> _What to produce_:
Instruction for the data below: set down exactly the lines from the line with "phylum: Chordata" to the line with "Q: What species is this?", inclusive, and no others.

[Collected data]
..........

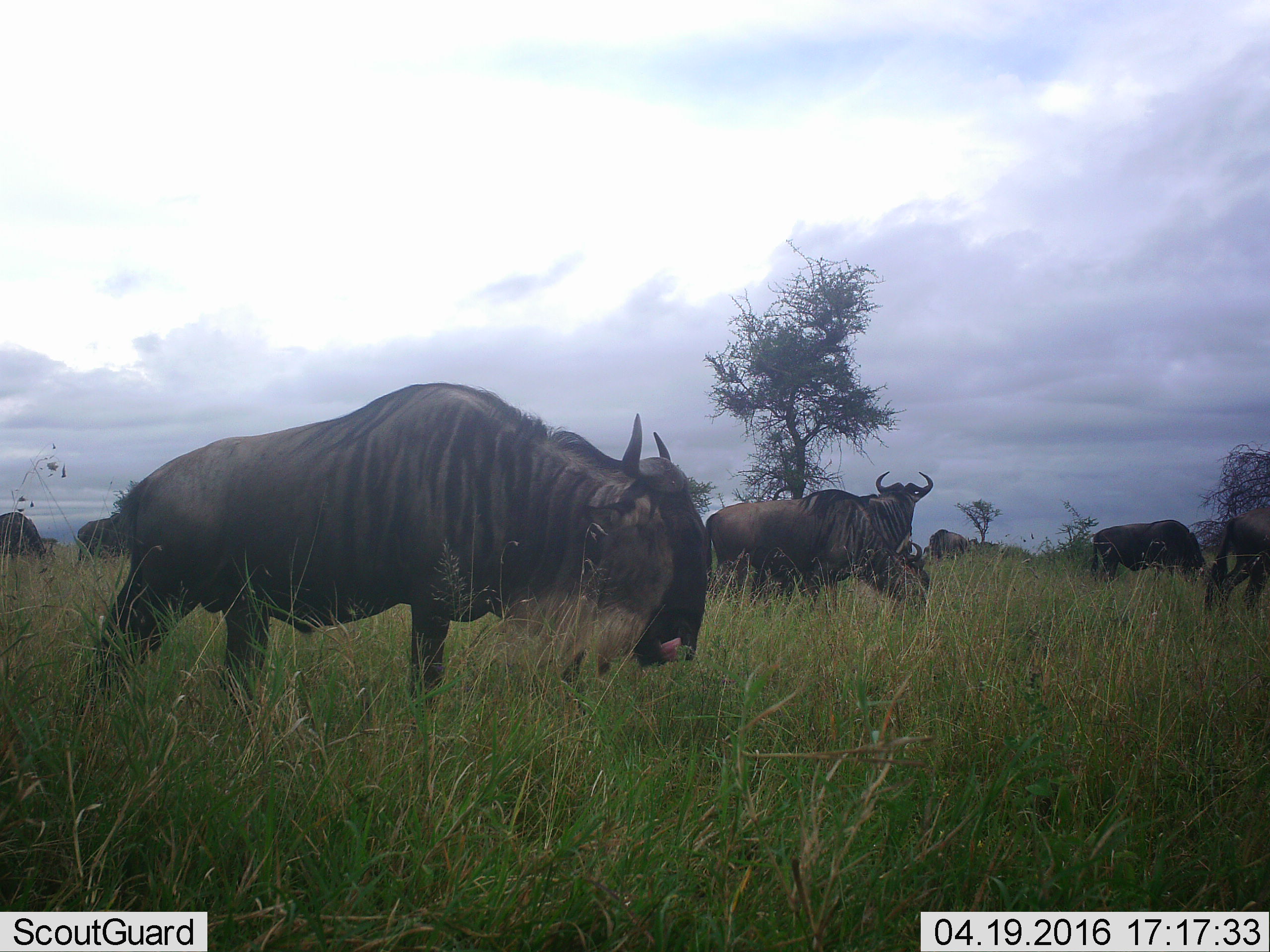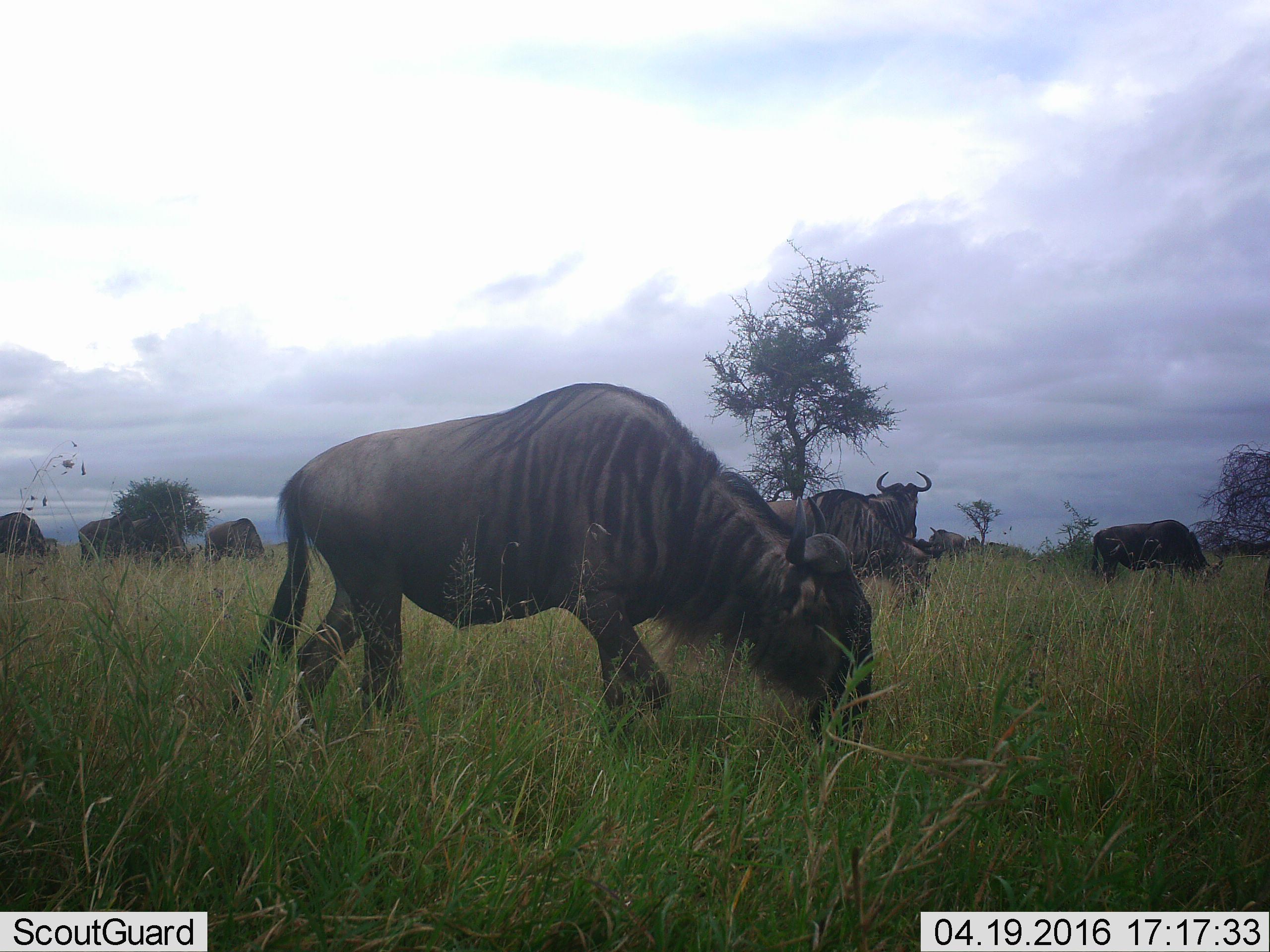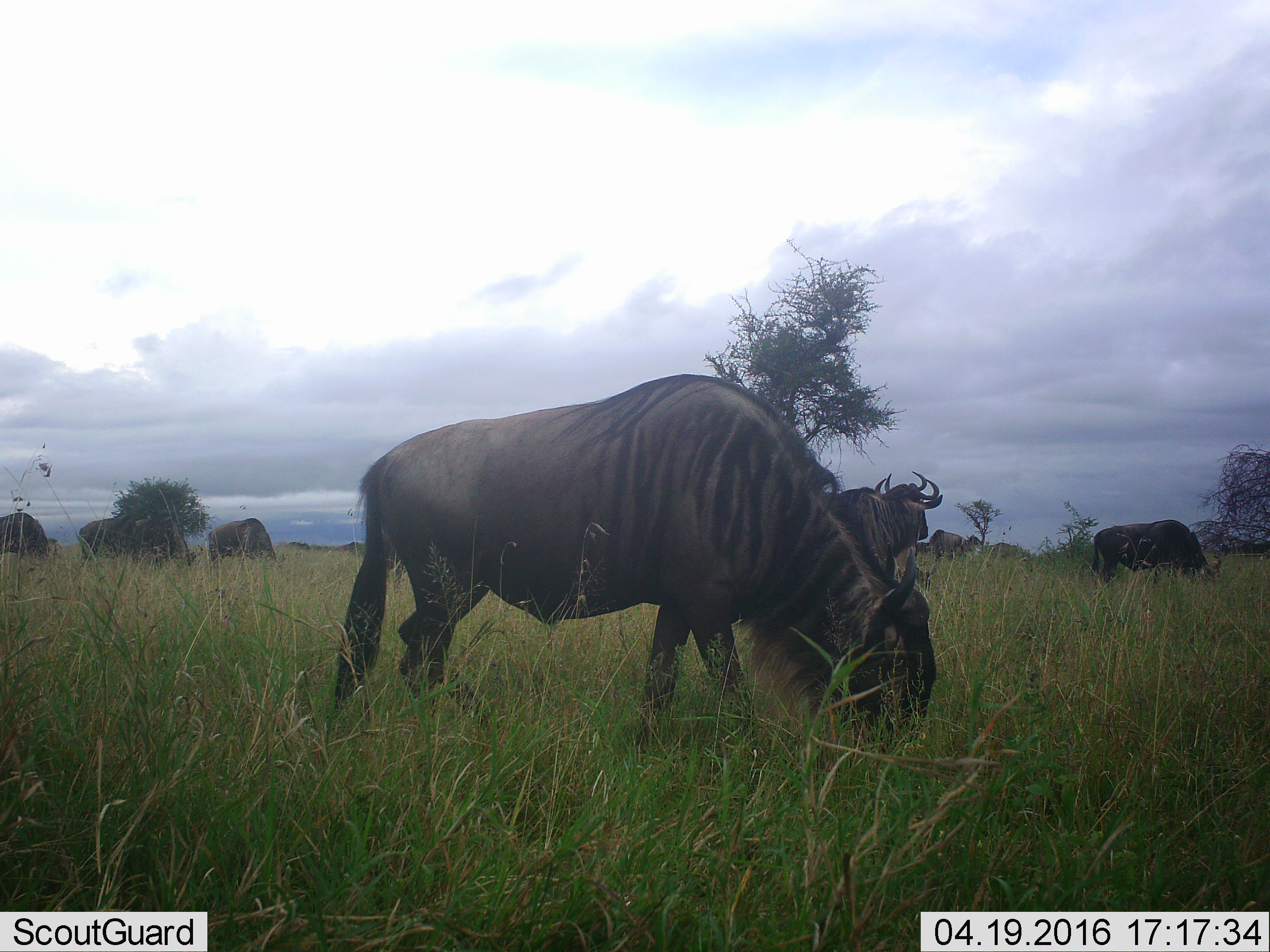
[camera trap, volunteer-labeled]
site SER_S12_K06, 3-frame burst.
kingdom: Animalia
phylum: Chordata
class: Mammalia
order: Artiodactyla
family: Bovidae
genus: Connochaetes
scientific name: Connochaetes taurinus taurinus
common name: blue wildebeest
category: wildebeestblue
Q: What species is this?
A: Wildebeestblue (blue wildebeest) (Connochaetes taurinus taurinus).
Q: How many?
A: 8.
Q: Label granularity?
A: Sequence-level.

..........

> _Written response_:
phylum: Chordata
class: Mammalia
order: Artiodactyla
family: Bovidae
genus: Connochaetes
scientific name: Connochaetes taurinus taurinus
common name: blue wildebeest
category: wildebeestblue
Q: What species is this?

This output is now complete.